▶ **Texte proposé**:
————————
Comment faire décoller (enfin) la voiture électrique
Ségolène Royal avait sans doute raison. Présidente de la région Poitou-Charentes, elle avait tenté de lancer une filière de la voiture électrique, fondée sur la marque Mia, qui avait échoué. Comme argument principal, Ségolène Royal avait déploré le manque de bornes de recharge sur les routes françaises. Il y avait d’autres explications à son échec, mais une étude européenne pilotée par Simon Vinot, de l’Institut français du pétrole-Énergies nouvelles, apporte de l’eau au moulin de la ministre de l’Écologie : la multiplication des bornes de recharge (5 000 en France aujourd’hui) est la décision prioritaire pour favoriser l’essor des voitures électriques en Europe.
Cette étude, baptisée SCelecTRA, a étudié plusieurs scénarios pour évaluer la part de marché possible de la voiture électrique et hybride rechargeable en Europe dans 15 ans. Dans le scénario le plus optimiste, elle pourrait représenter en 2030 30 % du total des ventes (à parts égales entre électrique pur et hybride rechargeable). Dans un scénario moyen, plus vraisemblable, 20 % des voitures vendues en Europe pourraient fonctionner à l’électricité. Soit, tout de même, quelque 2,5 millions de véhicules, dont plus de 400 000 en France (on en est à 2 250 dans l’Hexagone au mois de septembre…) !
————————
▶ **Données présentées**:
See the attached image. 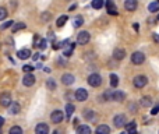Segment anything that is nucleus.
<instances>
[{
    "label": "nucleus",
    "instance_id": "1",
    "mask_svg": "<svg viewBox=\"0 0 159 134\" xmlns=\"http://www.w3.org/2000/svg\"><path fill=\"white\" fill-rule=\"evenodd\" d=\"M103 98H106V101H116V102H121L124 98H126V95H124V92H121V91H107V92H105Z\"/></svg>",
    "mask_w": 159,
    "mask_h": 134
},
{
    "label": "nucleus",
    "instance_id": "26",
    "mask_svg": "<svg viewBox=\"0 0 159 134\" xmlns=\"http://www.w3.org/2000/svg\"><path fill=\"white\" fill-rule=\"evenodd\" d=\"M103 4H105L103 0H92V4H91V6H92L95 10H99V8L103 7Z\"/></svg>",
    "mask_w": 159,
    "mask_h": 134
},
{
    "label": "nucleus",
    "instance_id": "13",
    "mask_svg": "<svg viewBox=\"0 0 159 134\" xmlns=\"http://www.w3.org/2000/svg\"><path fill=\"white\" fill-rule=\"evenodd\" d=\"M74 76L73 74H70V73H66V74H63L61 76V82H63L64 85H71L73 82H74Z\"/></svg>",
    "mask_w": 159,
    "mask_h": 134
},
{
    "label": "nucleus",
    "instance_id": "25",
    "mask_svg": "<svg viewBox=\"0 0 159 134\" xmlns=\"http://www.w3.org/2000/svg\"><path fill=\"white\" fill-rule=\"evenodd\" d=\"M82 24H84V18H82V16H77V17L74 18V22H73V27H74V28H80Z\"/></svg>",
    "mask_w": 159,
    "mask_h": 134
},
{
    "label": "nucleus",
    "instance_id": "20",
    "mask_svg": "<svg viewBox=\"0 0 159 134\" xmlns=\"http://www.w3.org/2000/svg\"><path fill=\"white\" fill-rule=\"evenodd\" d=\"M96 133L98 134H109L110 133V127L105 126V124H101V126L96 127Z\"/></svg>",
    "mask_w": 159,
    "mask_h": 134
},
{
    "label": "nucleus",
    "instance_id": "24",
    "mask_svg": "<svg viewBox=\"0 0 159 134\" xmlns=\"http://www.w3.org/2000/svg\"><path fill=\"white\" fill-rule=\"evenodd\" d=\"M67 20H69V16H60L57 18V21H56V25H57L59 28H61L67 22Z\"/></svg>",
    "mask_w": 159,
    "mask_h": 134
},
{
    "label": "nucleus",
    "instance_id": "23",
    "mask_svg": "<svg viewBox=\"0 0 159 134\" xmlns=\"http://www.w3.org/2000/svg\"><path fill=\"white\" fill-rule=\"evenodd\" d=\"M77 132L80 134H89L91 133V127L87 126V124H82V126H78L77 127Z\"/></svg>",
    "mask_w": 159,
    "mask_h": 134
},
{
    "label": "nucleus",
    "instance_id": "19",
    "mask_svg": "<svg viewBox=\"0 0 159 134\" xmlns=\"http://www.w3.org/2000/svg\"><path fill=\"white\" fill-rule=\"evenodd\" d=\"M8 109H10V113H13V115H17V113L20 112V109H21V106H20L18 102H13V104L8 106Z\"/></svg>",
    "mask_w": 159,
    "mask_h": 134
},
{
    "label": "nucleus",
    "instance_id": "33",
    "mask_svg": "<svg viewBox=\"0 0 159 134\" xmlns=\"http://www.w3.org/2000/svg\"><path fill=\"white\" fill-rule=\"evenodd\" d=\"M14 25V21H11V20H8L7 22H4L3 25H0V30H6V28H10Z\"/></svg>",
    "mask_w": 159,
    "mask_h": 134
},
{
    "label": "nucleus",
    "instance_id": "41",
    "mask_svg": "<svg viewBox=\"0 0 159 134\" xmlns=\"http://www.w3.org/2000/svg\"><path fill=\"white\" fill-rule=\"evenodd\" d=\"M32 58H34V60H38V59H39V55H38V53H35Z\"/></svg>",
    "mask_w": 159,
    "mask_h": 134
},
{
    "label": "nucleus",
    "instance_id": "21",
    "mask_svg": "<svg viewBox=\"0 0 159 134\" xmlns=\"http://www.w3.org/2000/svg\"><path fill=\"white\" fill-rule=\"evenodd\" d=\"M126 132L127 133H135L137 132V123L135 122H130L126 124Z\"/></svg>",
    "mask_w": 159,
    "mask_h": 134
},
{
    "label": "nucleus",
    "instance_id": "14",
    "mask_svg": "<svg viewBox=\"0 0 159 134\" xmlns=\"http://www.w3.org/2000/svg\"><path fill=\"white\" fill-rule=\"evenodd\" d=\"M35 133L36 134H48L49 133V127H48L46 123H39L38 126L35 127Z\"/></svg>",
    "mask_w": 159,
    "mask_h": 134
},
{
    "label": "nucleus",
    "instance_id": "2",
    "mask_svg": "<svg viewBox=\"0 0 159 134\" xmlns=\"http://www.w3.org/2000/svg\"><path fill=\"white\" fill-rule=\"evenodd\" d=\"M133 84H134L135 88H144L148 84V78H147L145 76H137L133 80Z\"/></svg>",
    "mask_w": 159,
    "mask_h": 134
},
{
    "label": "nucleus",
    "instance_id": "29",
    "mask_svg": "<svg viewBox=\"0 0 159 134\" xmlns=\"http://www.w3.org/2000/svg\"><path fill=\"white\" fill-rule=\"evenodd\" d=\"M84 118L87 119V120H92L93 118H95V112L93 110H84Z\"/></svg>",
    "mask_w": 159,
    "mask_h": 134
},
{
    "label": "nucleus",
    "instance_id": "7",
    "mask_svg": "<svg viewBox=\"0 0 159 134\" xmlns=\"http://www.w3.org/2000/svg\"><path fill=\"white\" fill-rule=\"evenodd\" d=\"M11 104H13V101H11L10 94H7V92L0 94V105H2L3 108H8Z\"/></svg>",
    "mask_w": 159,
    "mask_h": 134
},
{
    "label": "nucleus",
    "instance_id": "11",
    "mask_svg": "<svg viewBox=\"0 0 159 134\" xmlns=\"http://www.w3.org/2000/svg\"><path fill=\"white\" fill-rule=\"evenodd\" d=\"M22 84H24L25 87H32V85L35 84V76H34L32 73H27L24 76V78H22Z\"/></svg>",
    "mask_w": 159,
    "mask_h": 134
},
{
    "label": "nucleus",
    "instance_id": "32",
    "mask_svg": "<svg viewBox=\"0 0 159 134\" xmlns=\"http://www.w3.org/2000/svg\"><path fill=\"white\" fill-rule=\"evenodd\" d=\"M25 28V24L24 22H18V24H16L13 27V32H17V31H20V30H24Z\"/></svg>",
    "mask_w": 159,
    "mask_h": 134
},
{
    "label": "nucleus",
    "instance_id": "34",
    "mask_svg": "<svg viewBox=\"0 0 159 134\" xmlns=\"http://www.w3.org/2000/svg\"><path fill=\"white\" fill-rule=\"evenodd\" d=\"M6 17H7V10L4 7H0V21H3Z\"/></svg>",
    "mask_w": 159,
    "mask_h": 134
},
{
    "label": "nucleus",
    "instance_id": "16",
    "mask_svg": "<svg viewBox=\"0 0 159 134\" xmlns=\"http://www.w3.org/2000/svg\"><path fill=\"white\" fill-rule=\"evenodd\" d=\"M124 56H126V50H124V49H120V48L115 49V52H113V58H115L116 60H123Z\"/></svg>",
    "mask_w": 159,
    "mask_h": 134
},
{
    "label": "nucleus",
    "instance_id": "27",
    "mask_svg": "<svg viewBox=\"0 0 159 134\" xmlns=\"http://www.w3.org/2000/svg\"><path fill=\"white\" fill-rule=\"evenodd\" d=\"M75 110V108H74V105L73 104H67L66 105V116L67 118H70V116L73 115V112Z\"/></svg>",
    "mask_w": 159,
    "mask_h": 134
},
{
    "label": "nucleus",
    "instance_id": "30",
    "mask_svg": "<svg viewBox=\"0 0 159 134\" xmlns=\"http://www.w3.org/2000/svg\"><path fill=\"white\" fill-rule=\"evenodd\" d=\"M46 87H48V90L55 91V90H56V82H55V80H53V78H49V80H48Z\"/></svg>",
    "mask_w": 159,
    "mask_h": 134
},
{
    "label": "nucleus",
    "instance_id": "44",
    "mask_svg": "<svg viewBox=\"0 0 159 134\" xmlns=\"http://www.w3.org/2000/svg\"><path fill=\"white\" fill-rule=\"evenodd\" d=\"M158 20H159V14H158Z\"/></svg>",
    "mask_w": 159,
    "mask_h": 134
},
{
    "label": "nucleus",
    "instance_id": "4",
    "mask_svg": "<svg viewBox=\"0 0 159 134\" xmlns=\"http://www.w3.org/2000/svg\"><path fill=\"white\" fill-rule=\"evenodd\" d=\"M91 39V35L88 31H81L77 36V44L78 45H87Z\"/></svg>",
    "mask_w": 159,
    "mask_h": 134
},
{
    "label": "nucleus",
    "instance_id": "45",
    "mask_svg": "<svg viewBox=\"0 0 159 134\" xmlns=\"http://www.w3.org/2000/svg\"><path fill=\"white\" fill-rule=\"evenodd\" d=\"M0 134H2V130H0Z\"/></svg>",
    "mask_w": 159,
    "mask_h": 134
},
{
    "label": "nucleus",
    "instance_id": "17",
    "mask_svg": "<svg viewBox=\"0 0 159 134\" xmlns=\"http://www.w3.org/2000/svg\"><path fill=\"white\" fill-rule=\"evenodd\" d=\"M74 48H75V44H71V42L66 44V46L63 48V49H64V56H71V55H73V50H74Z\"/></svg>",
    "mask_w": 159,
    "mask_h": 134
},
{
    "label": "nucleus",
    "instance_id": "36",
    "mask_svg": "<svg viewBox=\"0 0 159 134\" xmlns=\"http://www.w3.org/2000/svg\"><path fill=\"white\" fill-rule=\"evenodd\" d=\"M39 49H42V50H45L46 49V39H41V42H39Z\"/></svg>",
    "mask_w": 159,
    "mask_h": 134
},
{
    "label": "nucleus",
    "instance_id": "31",
    "mask_svg": "<svg viewBox=\"0 0 159 134\" xmlns=\"http://www.w3.org/2000/svg\"><path fill=\"white\" fill-rule=\"evenodd\" d=\"M22 133V129L20 126H14L10 129V134H21Z\"/></svg>",
    "mask_w": 159,
    "mask_h": 134
},
{
    "label": "nucleus",
    "instance_id": "6",
    "mask_svg": "<svg viewBox=\"0 0 159 134\" xmlns=\"http://www.w3.org/2000/svg\"><path fill=\"white\" fill-rule=\"evenodd\" d=\"M113 123H115V126L117 127V129H121V127H126L127 119L124 115H117V116H115V119H113Z\"/></svg>",
    "mask_w": 159,
    "mask_h": 134
},
{
    "label": "nucleus",
    "instance_id": "3",
    "mask_svg": "<svg viewBox=\"0 0 159 134\" xmlns=\"http://www.w3.org/2000/svg\"><path fill=\"white\" fill-rule=\"evenodd\" d=\"M88 84H89L91 87H99V85L102 84V77L96 73L91 74V76L88 77Z\"/></svg>",
    "mask_w": 159,
    "mask_h": 134
},
{
    "label": "nucleus",
    "instance_id": "38",
    "mask_svg": "<svg viewBox=\"0 0 159 134\" xmlns=\"http://www.w3.org/2000/svg\"><path fill=\"white\" fill-rule=\"evenodd\" d=\"M152 38H154V41L157 42V44H159V34H154V35H152Z\"/></svg>",
    "mask_w": 159,
    "mask_h": 134
},
{
    "label": "nucleus",
    "instance_id": "10",
    "mask_svg": "<svg viewBox=\"0 0 159 134\" xmlns=\"http://www.w3.org/2000/svg\"><path fill=\"white\" fill-rule=\"evenodd\" d=\"M63 119H64V115H63L61 110H55V112H52V115H50V120H52L53 123H56V124L61 123Z\"/></svg>",
    "mask_w": 159,
    "mask_h": 134
},
{
    "label": "nucleus",
    "instance_id": "46",
    "mask_svg": "<svg viewBox=\"0 0 159 134\" xmlns=\"http://www.w3.org/2000/svg\"><path fill=\"white\" fill-rule=\"evenodd\" d=\"M158 2H159V0H158Z\"/></svg>",
    "mask_w": 159,
    "mask_h": 134
},
{
    "label": "nucleus",
    "instance_id": "5",
    "mask_svg": "<svg viewBox=\"0 0 159 134\" xmlns=\"http://www.w3.org/2000/svg\"><path fill=\"white\" fill-rule=\"evenodd\" d=\"M145 62V55L143 52H134L131 55V63L133 64H143Z\"/></svg>",
    "mask_w": 159,
    "mask_h": 134
},
{
    "label": "nucleus",
    "instance_id": "15",
    "mask_svg": "<svg viewBox=\"0 0 159 134\" xmlns=\"http://www.w3.org/2000/svg\"><path fill=\"white\" fill-rule=\"evenodd\" d=\"M17 56H18V59H21V60H27V59L31 58V50L30 49H21L17 52Z\"/></svg>",
    "mask_w": 159,
    "mask_h": 134
},
{
    "label": "nucleus",
    "instance_id": "18",
    "mask_svg": "<svg viewBox=\"0 0 159 134\" xmlns=\"http://www.w3.org/2000/svg\"><path fill=\"white\" fill-rule=\"evenodd\" d=\"M140 104H141V106H144V108H149L152 105V98L151 96H143Z\"/></svg>",
    "mask_w": 159,
    "mask_h": 134
},
{
    "label": "nucleus",
    "instance_id": "9",
    "mask_svg": "<svg viewBox=\"0 0 159 134\" xmlns=\"http://www.w3.org/2000/svg\"><path fill=\"white\" fill-rule=\"evenodd\" d=\"M74 96H75V99H77V101L84 102V101H87V98H88V91L84 90V88H78V90L75 91Z\"/></svg>",
    "mask_w": 159,
    "mask_h": 134
},
{
    "label": "nucleus",
    "instance_id": "43",
    "mask_svg": "<svg viewBox=\"0 0 159 134\" xmlns=\"http://www.w3.org/2000/svg\"><path fill=\"white\" fill-rule=\"evenodd\" d=\"M133 27H134V30H135V31H138V28H140V27H138V24H134Z\"/></svg>",
    "mask_w": 159,
    "mask_h": 134
},
{
    "label": "nucleus",
    "instance_id": "37",
    "mask_svg": "<svg viewBox=\"0 0 159 134\" xmlns=\"http://www.w3.org/2000/svg\"><path fill=\"white\" fill-rule=\"evenodd\" d=\"M158 113H159V105H158V106H155L154 109H152L151 115H158Z\"/></svg>",
    "mask_w": 159,
    "mask_h": 134
},
{
    "label": "nucleus",
    "instance_id": "28",
    "mask_svg": "<svg viewBox=\"0 0 159 134\" xmlns=\"http://www.w3.org/2000/svg\"><path fill=\"white\" fill-rule=\"evenodd\" d=\"M117 84H119V77L116 74H110V85H112V88H116Z\"/></svg>",
    "mask_w": 159,
    "mask_h": 134
},
{
    "label": "nucleus",
    "instance_id": "12",
    "mask_svg": "<svg viewBox=\"0 0 159 134\" xmlns=\"http://www.w3.org/2000/svg\"><path fill=\"white\" fill-rule=\"evenodd\" d=\"M137 7H138L137 0H126L124 2V8L127 11H134V10H137Z\"/></svg>",
    "mask_w": 159,
    "mask_h": 134
},
{
    "label": "nucleus",
    "instance_id": "22",
    "mask_svg": "<svg viewBox=\"0 0 159 134\" xmlns=\"http://www.w3.org/2000/svg\"><path fill=\"white\" fill-rule=\"evenodd\" d=\"M148 11H151V13H157V11H159V2L157 0V2H152L148 4Z\"/></svg>",
    "mask_w": 159,
    "mask_h": 134
},
{
    "label": "nucleus",
    "instance_id": "42",
    "mask_svg": "<svg viewBox=\"0 0 159 134\" xmlns=\"http://www.w3.org/2000/svg\"><path fill=\"white\" fill-rule=\"evenodd\" d=\"M3 123H4V119H3V118H2V116H0V127H2V126H3Z\"/></svg>",
    "mask_w": 159,
    "mask_h": 134
},
{
    "label": "nucleus",
    "instance_id": "35",
    "mask_svg": "<svg viewBox=\"0 0 159 134\" xmlns=\"http://www.w3.org/2000/svg\"><path fill=\"white\" fill-rule=\"evenodd\" d=\"M34 68H35L34 66H30V64H25V66L22 67V70H24L25 73H32V71H34Z\"/></svg>",
    "mask_w": 159,
    "mask_h": 134
},
{
    "label": "nucleus",
    "instance_id": "40",
    "mask_svg": "<svg viewBox=\"0 0 159 134\" xmlns=\"http://www.w3.org/2000/svg\"><path fill=\"white\" fill-rule=\"evenodd\" d=\"M73 124H74V127H78V119H74V120H73Z\"/></svg>",
    "mask_w": 159,
    "mask_h": 134
},
{
    "label": "nucleus",
    "instance_id": "39",
    "mask_svg": "<svg viewBox=\"0 0 159 134\" xmlns=\"http://www.w3.org/2000/svg\"><path fill=\"white\" fill-rule=\"evenodd\" d=\"M48 39H49V41H55V35H53V32H49V35H48Z\"/></svg>",
    "mask_w": 159,
    "mask_h": 134
},
{
    "label": "nucleus",
    "instance_id": "8",
    "mask_svg": "<svg viewBox=\"0 0 159 134\" xmlns=\"http://www.w3.org/2000/svg\"><path fill=\"white\" fill-rule=\"evenodd\" d=\"M106 10H107V13L110 14V16H117L119 14V11H117V7H116V4H115V2L113 0H106Z\"/></svg>",
    "mask_w": 159,
    "mask_h": 134
}]
</instances>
————————
▶ **Travail à faire**:
• a. Reproduisez à l'identique le passage du texte sur la voiture électrique qui va de « Comment faire décoller » jusqu'à « électriques en Europe. ».
• b. Répondez aux questions suivantes à partir du texte sur la voiture électrique.
(i) Sur quelle marque reposait la filière lancée par la région Poitou-Charentes ?
(ii) Combien de bornes de recharge compte la France aujourd'hui ?
(iii) Quel nom porte l'étude européenne citée ?
Les lignes de données ne servent pas pour ce travail.

▶ **Éléments de correction**:
• a.
Comment faire décoller (enfin) la voiture électrique
Ségolène Royal avait sans doute raison. Présidente de la région Poitou-Charentes, elle avait tenté de lancer une filière de la voiture électrique, fondée sur la marque Mia, qui avait échoué. Comme argument principal, Ségolène Royal avait déploré le manque de bornes de recharge sur les routes françaises. Il y avait d’autres explications à son échec, mais une étude européenne pilotée par Simon Vinot, de l’Institut français du pétrole-Énergies nouvelles, apporte de l’eau au moulin de la ministre de l’Écologie : la multiplication des bornes de recharge (5 000 en France aujourd’hui) est la décision prioritaire pour favoriser l’essor des voitures électriques en Europe.

• b.
(i) Sur la marque Mia.
(ii) 5 000 bornes.
(iii) SCelecTRA.